Michael Reisch’s New Landscapes
Sara Leach

Michael Reisch’s book “New Landscapes,” is full of amazing photos that grasp the viewer’s attention like any other. Reisch’s images, for the most part are of vast landscapes; mountains, cliffs, lakes, rock formations: anything he finds interesting. I noticed quickly that Reisch’s images all incorporate the amazing natural converging lines in the hills or mountains that he photographs. The many estonsing lines, take your view and guide you throughout the whole of the image, creating a dramatic and dynamic image.
Besides his amazing talent to capture the natural formation of the landscape around us, Reisch is also able to portray the light in his images in an astonishing way. For instance, in many of his images you are able to see the shadows of the clouds floating overhead. At first you might not realize what the scattered shadows are because the clouds are not pictured in the scene, making his images that much more dynamic and interesting to interpreted.

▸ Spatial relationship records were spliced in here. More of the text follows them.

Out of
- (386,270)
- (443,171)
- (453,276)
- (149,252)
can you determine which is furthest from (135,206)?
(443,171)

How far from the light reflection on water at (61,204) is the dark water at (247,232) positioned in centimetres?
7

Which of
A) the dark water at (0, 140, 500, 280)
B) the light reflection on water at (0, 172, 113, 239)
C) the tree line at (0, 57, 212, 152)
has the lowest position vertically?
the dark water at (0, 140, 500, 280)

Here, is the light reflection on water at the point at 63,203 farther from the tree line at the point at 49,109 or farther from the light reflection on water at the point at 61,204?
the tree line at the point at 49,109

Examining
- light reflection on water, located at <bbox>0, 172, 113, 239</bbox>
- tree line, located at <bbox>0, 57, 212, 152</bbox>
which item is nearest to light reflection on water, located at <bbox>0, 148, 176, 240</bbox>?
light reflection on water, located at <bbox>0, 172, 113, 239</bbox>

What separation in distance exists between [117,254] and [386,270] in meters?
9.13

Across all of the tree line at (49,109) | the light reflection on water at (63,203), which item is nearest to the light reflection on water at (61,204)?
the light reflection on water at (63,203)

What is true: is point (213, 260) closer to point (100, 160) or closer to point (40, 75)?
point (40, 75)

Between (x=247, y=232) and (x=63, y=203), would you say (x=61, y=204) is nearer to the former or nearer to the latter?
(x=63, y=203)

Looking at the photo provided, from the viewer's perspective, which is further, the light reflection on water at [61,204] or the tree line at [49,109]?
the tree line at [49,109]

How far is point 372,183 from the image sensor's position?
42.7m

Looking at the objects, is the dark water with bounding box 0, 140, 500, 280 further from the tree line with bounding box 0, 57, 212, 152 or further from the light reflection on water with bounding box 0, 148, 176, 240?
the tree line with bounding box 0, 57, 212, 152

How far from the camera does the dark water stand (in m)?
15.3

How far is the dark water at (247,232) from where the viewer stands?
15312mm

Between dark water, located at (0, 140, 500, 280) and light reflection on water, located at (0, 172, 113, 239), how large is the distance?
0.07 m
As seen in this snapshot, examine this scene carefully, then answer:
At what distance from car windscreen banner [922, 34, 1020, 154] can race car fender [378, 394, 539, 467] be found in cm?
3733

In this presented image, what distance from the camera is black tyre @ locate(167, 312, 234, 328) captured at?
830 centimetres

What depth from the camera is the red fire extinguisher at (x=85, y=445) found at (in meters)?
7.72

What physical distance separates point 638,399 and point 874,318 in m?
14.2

Another thing I love about Reisch’s work, is his ability to capture the detailed texture in the landscape he photographs. Whether it be in a vast or zoomed in image of the nature around him, Reisch is able to capture the light, texture, and feeling in each of his eye opening images. 



Bernhard Fuchs’s Woodlands
Sara Leach

            The first page of the book starts out with an excerpt from Bernhard Fuchs about the landscape of his childhood and the landscape in the pages to follow:
“The landscape in which I was born and raised is characterized by expanses of hills marked by woodlands in varying arrangements. My experiences of the colours, wind, light, precipitation, and change in season that make up these landscapes combined to create a reality that I later understood as “everydayness.” The landscape and its woodlands, observed on the horizon from my childhood home, formed the limits of my world, and I remember my astonishment at discovering, over and again, something new past each string of hills and each forest. Today too, when I observe and traverse the terrain of these woodlands, I experience them as a continuous story. Often a difficult day may be transformed into a distance that is at once inspiring and consoling.”
Fuch’s like us, for this class, photograph what is around us and what we find interesting. The landscapes he photographed for this book are even very similar to the landscape of state college and the area surrounding it; wide open fields with patches of forest lining them. If you did not know any better, you could even say Fuch’s was photographing State College itself.
            Fuch’s images are of the land itself, lacking a human involvement, and for the most part, containing a repetitive set of colors: dark greens, pale yellows, white greys, and occasionally a pop of bright green, but rarely venturing from form his norm. For me, the most successful aspects of Fuch’s images are the great sense of depth and depth of field that he able to capture in his images. The atmospheric fogging that is apparent in his images, not only the real fog that he often includes sets a mood in his images that pulls the viewer in and makes it much more than a simple and generic image of trees and a field. My favorite images of his though are the images in the winter, where, for the most part, the entire frame is white with the small but dramatic pops of black where the trees sit, covered in snow.
            Fuch’s work for me is inspiring because he takes a pretty common and simple landscape, and captures it in a way that is able to express his feeling when standing in that very place; as he “experience[s] them as a continuous story.”